:: Data shown ::
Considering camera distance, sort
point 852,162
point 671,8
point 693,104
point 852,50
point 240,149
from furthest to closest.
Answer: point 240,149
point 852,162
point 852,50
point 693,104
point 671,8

:: The problem ::
Reproduce every row above word for word.

:: Response to the exercise ::
Considering camera distance, sort
point 852,162
point 671,8
point 693,104
point 852,50
point 240,149
from furthest to closest.
Answer: point 240,149
point 852,162
point 852,50
point 693,104
point 671,8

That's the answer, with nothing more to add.